Scam Artists Targeting People Working From Home

Scams targeting people who simply want a real job working from home are up a disturbing amount, as much as 250 percent in some areas of the country. This increase, officials believe, is tied directly to the downturn in the economy. As people get more desperate to earn extra money, they may open themselves up to putting money into something they wouldn’t have considered a year ago. They so want to believe they can get rich doing something, they’re willing to put what little money they do have into the pocket of a scam artist.

These scams hurt not only innocent people, but those businessmen and women who offer legitimate jobs and business opportunities. Scams are more prevalent, yes, but there are still plenty of real jobs around. People tend to paint online businesses with a broad brush, leading one to believe that every online opportunity is a scam. That’s not only false, but could lead job-seekers to ignore a very real job. Typically, there are two ways someone can earn money working from home: they can work for themselves or they can work for someone else.

Before you put one dime toward any business make certain you don’t only rely on some slick, professional-looking website. Scam artists know how to build a nice-looking website as much as legitimate business people. There should be a real person attached to that business, with a phone number and real address.

If you do invest in an online business, read all the small print, so you have realistic expectations about how much money you’ll make. Beware of businesses that require you to pay for information to learn the “secrets” of how to make money. If it’s a real business, training courses should be offered for free or at a nominal rate.
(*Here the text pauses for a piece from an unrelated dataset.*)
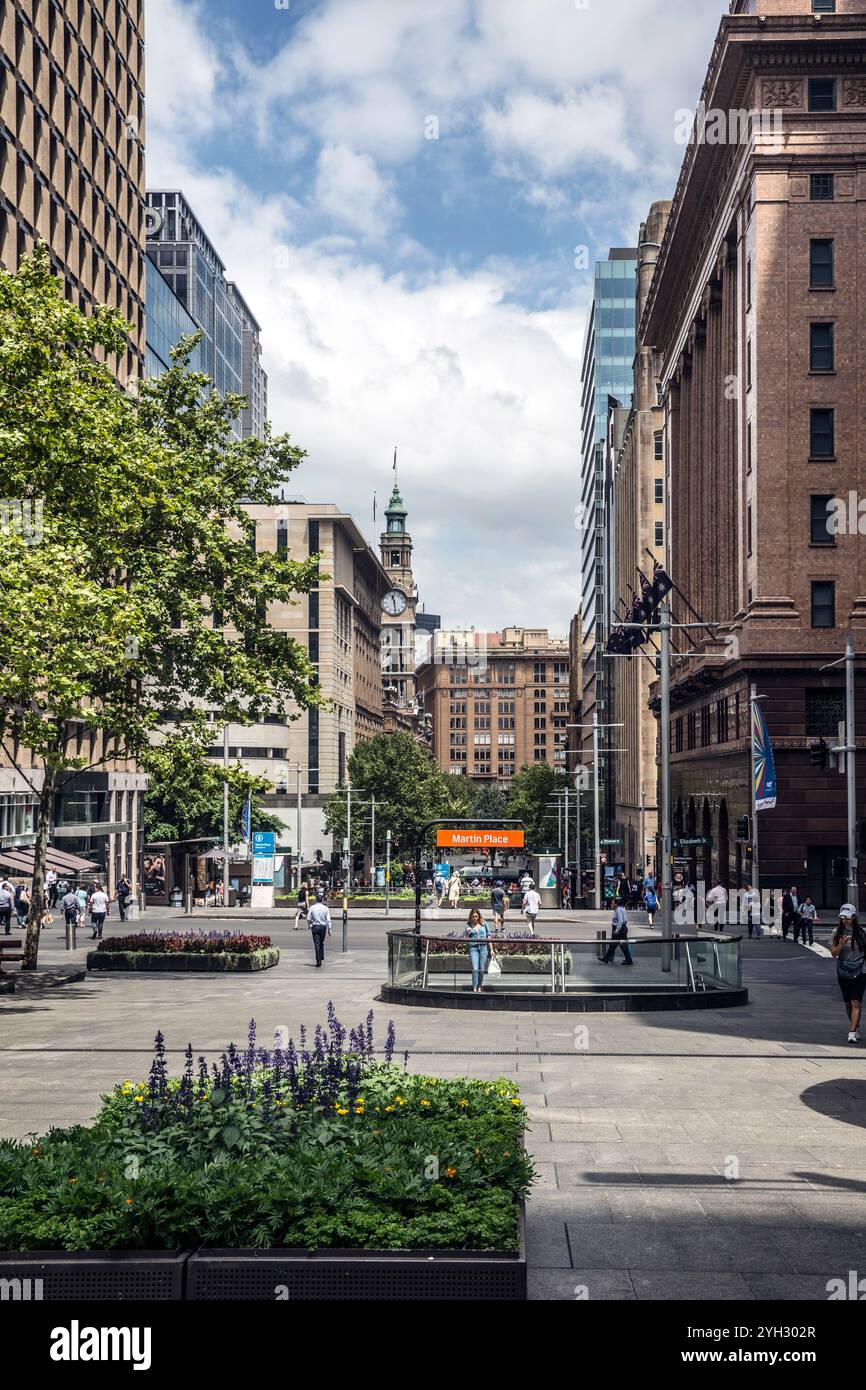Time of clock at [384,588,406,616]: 11:28
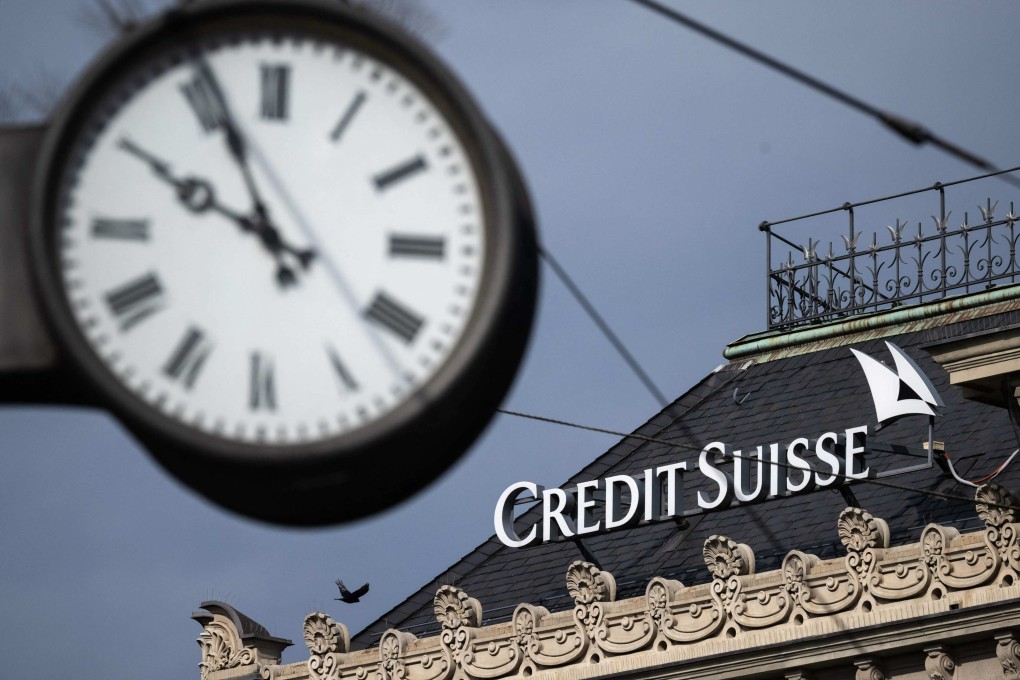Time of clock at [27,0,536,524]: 9:55
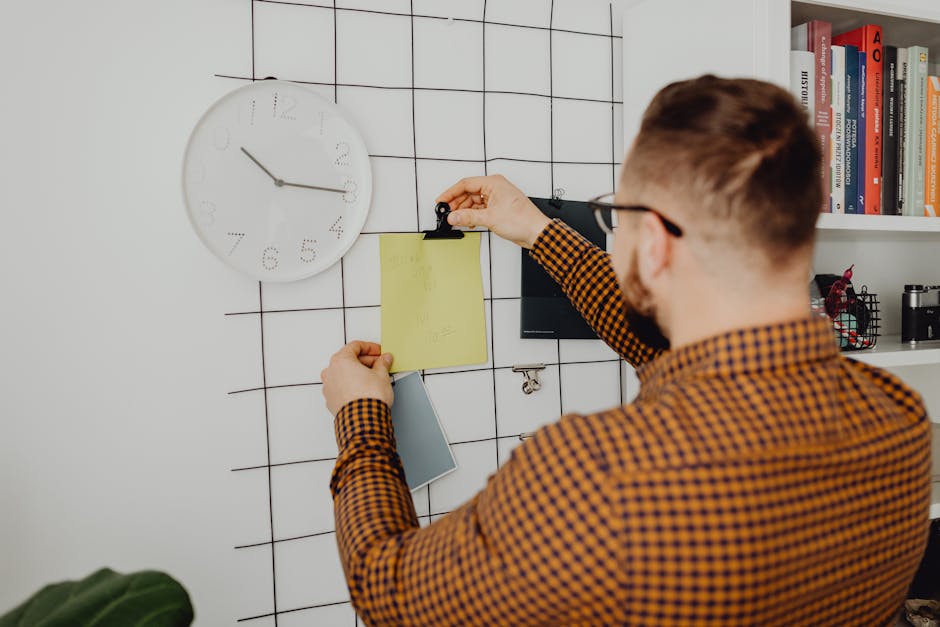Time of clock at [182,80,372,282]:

If you find an opportunity to work for someone else on a contractual basis, you should never have to send them money for training materials, software or to pay for shipping costs. No legitimate business requires the person they are hiring to buy anything. If they do, that’s a big red flag.

The Better Business Bureau puts out a list of work-at-home jobs that job-seekers should be wary of. The same businesses seem to make the list year after year. They include: data entry, medical billing, envelope stuffing, e-mail answering, and mystery shopping, among others. The bottom line is if a job seems to be paying a high amount of money for menial labor, chances are it’s a scam.